South Africa’s ambition to prove the viability of CCS has received a boost, with Norway committing to inject millions of rands into a World Bank-managed CCS fund focused on CCS projects in South Africa and Mexico.
Skymoen said that up to R60-million would be provided to support the advancement of the pilot CO2 storage project (PCSP) through the World Bank CCS trust fund (CCS TF), which was established in 2009.
Norway, which has been providing technical and financial support for the PCSP since 2009, identified South Africa as a priority for CCS development.
“Our efforts to provide support for CCS in South Africa will continue,” Skymoen said.

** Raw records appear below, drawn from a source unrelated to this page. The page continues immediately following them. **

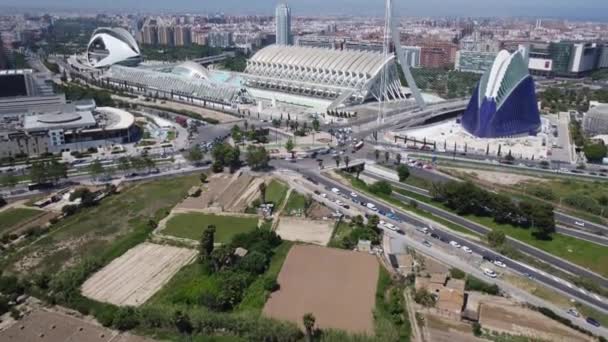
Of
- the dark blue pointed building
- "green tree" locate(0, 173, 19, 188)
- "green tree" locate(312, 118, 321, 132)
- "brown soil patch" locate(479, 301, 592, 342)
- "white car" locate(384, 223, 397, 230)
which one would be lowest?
"brown soil patch" locate(479, 301, 592, 342)

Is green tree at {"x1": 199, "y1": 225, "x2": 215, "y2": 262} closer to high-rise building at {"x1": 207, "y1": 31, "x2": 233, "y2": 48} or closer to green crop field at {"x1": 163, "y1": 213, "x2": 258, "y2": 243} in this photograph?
green crop field at {"x1": 163, "y1": 213, "x2": 258, "y2": 243}

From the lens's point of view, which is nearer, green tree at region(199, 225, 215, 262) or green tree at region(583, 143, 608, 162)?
green tree at region(199, 225, 215, 262)

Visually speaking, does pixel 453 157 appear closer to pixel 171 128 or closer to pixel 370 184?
pixel 370 184

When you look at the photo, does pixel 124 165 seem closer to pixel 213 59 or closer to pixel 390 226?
pixel 390 226

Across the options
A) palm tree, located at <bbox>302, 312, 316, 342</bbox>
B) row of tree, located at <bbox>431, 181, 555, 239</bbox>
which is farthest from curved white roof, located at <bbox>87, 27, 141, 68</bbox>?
palm tree, located at <bbox>302, 312, 316, 342</bbox>

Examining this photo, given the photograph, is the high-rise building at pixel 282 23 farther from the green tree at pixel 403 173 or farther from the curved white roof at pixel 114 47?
the green tree at pixel 403 173

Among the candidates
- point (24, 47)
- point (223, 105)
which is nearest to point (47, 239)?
point (223, 105)
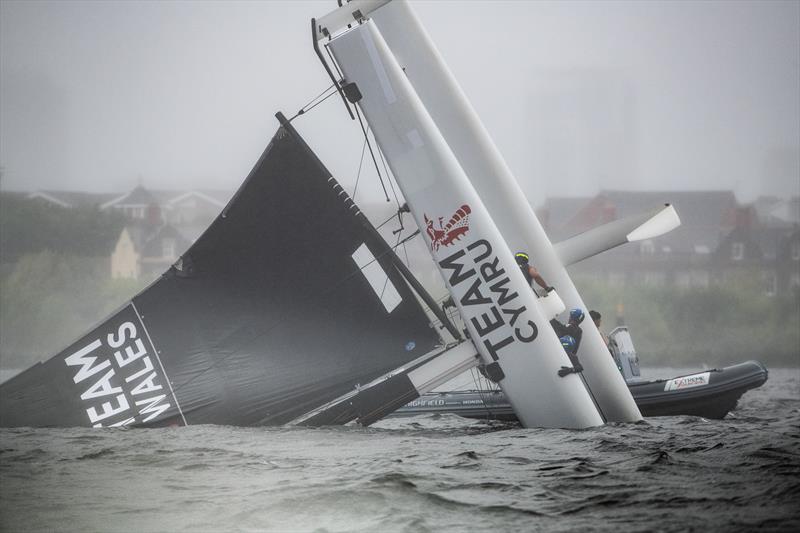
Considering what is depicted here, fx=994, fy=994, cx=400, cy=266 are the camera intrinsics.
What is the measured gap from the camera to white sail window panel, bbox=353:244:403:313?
9688 mm

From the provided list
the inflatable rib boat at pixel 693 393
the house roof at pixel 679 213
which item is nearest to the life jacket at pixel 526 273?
the inflatable rib boat at pixel 693 393

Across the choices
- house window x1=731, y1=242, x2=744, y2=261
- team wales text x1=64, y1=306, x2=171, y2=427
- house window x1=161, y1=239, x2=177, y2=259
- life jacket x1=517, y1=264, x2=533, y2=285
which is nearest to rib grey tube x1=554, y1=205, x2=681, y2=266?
life jacket x1=517, y1=264, x2=533, y2=285

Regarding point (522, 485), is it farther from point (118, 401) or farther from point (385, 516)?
point (118, 401)

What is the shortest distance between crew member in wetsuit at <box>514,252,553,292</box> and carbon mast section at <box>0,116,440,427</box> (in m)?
1.07

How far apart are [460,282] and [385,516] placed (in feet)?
13.2

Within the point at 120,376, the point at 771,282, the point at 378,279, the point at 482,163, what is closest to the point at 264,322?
the point at 378,279

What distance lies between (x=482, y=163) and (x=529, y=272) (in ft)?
5.77

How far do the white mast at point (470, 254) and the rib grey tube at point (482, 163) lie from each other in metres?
1.00

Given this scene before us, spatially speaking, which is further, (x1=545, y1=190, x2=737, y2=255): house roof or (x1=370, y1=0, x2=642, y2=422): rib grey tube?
(x1=545, y1=190, x2=737, y2=255): house roof

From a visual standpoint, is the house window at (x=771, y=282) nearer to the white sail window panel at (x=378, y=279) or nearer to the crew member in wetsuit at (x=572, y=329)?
the crew member in wetsuit at (x=572, y=329)

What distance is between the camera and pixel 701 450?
24.7ft

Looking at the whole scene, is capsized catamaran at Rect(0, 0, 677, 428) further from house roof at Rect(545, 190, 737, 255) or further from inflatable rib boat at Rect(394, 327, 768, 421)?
house roof at Rect(545, 190, 737, 255)

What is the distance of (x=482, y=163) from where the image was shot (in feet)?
35.3

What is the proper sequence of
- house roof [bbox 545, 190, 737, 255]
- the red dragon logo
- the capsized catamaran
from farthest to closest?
house roof [bbox 545, 190, 737, 255]
the capsized catamaran
the red dragon logo
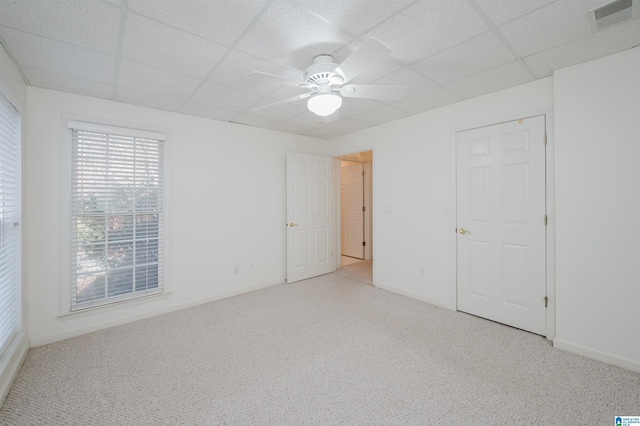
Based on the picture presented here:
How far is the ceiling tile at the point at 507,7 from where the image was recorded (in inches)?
60.2

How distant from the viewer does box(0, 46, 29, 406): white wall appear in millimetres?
1843

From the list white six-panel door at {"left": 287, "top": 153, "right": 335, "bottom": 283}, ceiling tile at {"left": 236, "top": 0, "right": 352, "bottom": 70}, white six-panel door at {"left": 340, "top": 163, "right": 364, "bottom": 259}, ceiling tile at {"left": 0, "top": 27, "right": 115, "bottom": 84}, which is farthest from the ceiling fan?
white six-panel door at {"left": 340, "top": 163, "right": 364, "bottom": 259}

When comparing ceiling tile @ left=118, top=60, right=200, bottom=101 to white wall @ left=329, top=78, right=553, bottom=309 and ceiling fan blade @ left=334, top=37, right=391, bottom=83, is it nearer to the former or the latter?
ceiling fan blade @ left=334, top=37, right=391, bottom=83

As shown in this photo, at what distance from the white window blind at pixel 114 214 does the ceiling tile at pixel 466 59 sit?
2984mm

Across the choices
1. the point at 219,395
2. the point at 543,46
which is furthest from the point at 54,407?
the point at 543,46

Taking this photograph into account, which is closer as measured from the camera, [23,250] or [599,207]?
[599,207]

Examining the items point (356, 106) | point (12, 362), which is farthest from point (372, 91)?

World Bank Group senior energy specialist Dr Natalia Kulichenko-Lotz added that the CCS TF aimed to support capacity and knowledge building for developing countries to explore the potential of CCS and facilitate the inclusion of CCS options in their low-carbon growth strategies and policies.
The bank had previously allocated first-phase funding of $1.35-million for the development of the PCSP, partly funding the regulatory review to allow for the implementation of the pilot storage project, capacity building, national and local public engagement programmes and the technoeconomic assessment for CCS deployment. Second-phase CCS funding of $49.2-million, exclusively for South Africa and Mexico, started in 2014.
The funding, of which South Africa had secured $27.4-million, would provide support for the PCSP’s exploration phase that was set to get under way next year, the scoping work, the design and construction of the system, as well as the CCS legal and regulatory framework development.
With the first and second phases of the roadmap completed, the SACCCS, previously a division of the South African National Energy Development Institute, is progressing to the development phase of the pilot PCSP.
South Africa does not currently have a legal and regulatory framework dedicated to CCS.
Department of Energy director of coal and gas policy Landi Themba explained that there were different Acts in various departments that could be amended, coordinated, streamlined and used to create the legislative framework for the development and deployment of CCS.
“We acknowledge that CCS remains a novel concept to South Africa; however, historically, several countries in the global sphere have utilised their existing regulation to implement CCS legally,” he noted.
Themba added that South Africa initiated an interdepartmental CCS task team in 2011 to facilitate CCS activities.
“So far, the task team has managed to develop a common government position on CCS matters in the country, specify different roles for various departments for CCS implementation, and collaborate and coordinate with one another to develop a CCS legislative and regulatory framework,” he concluded.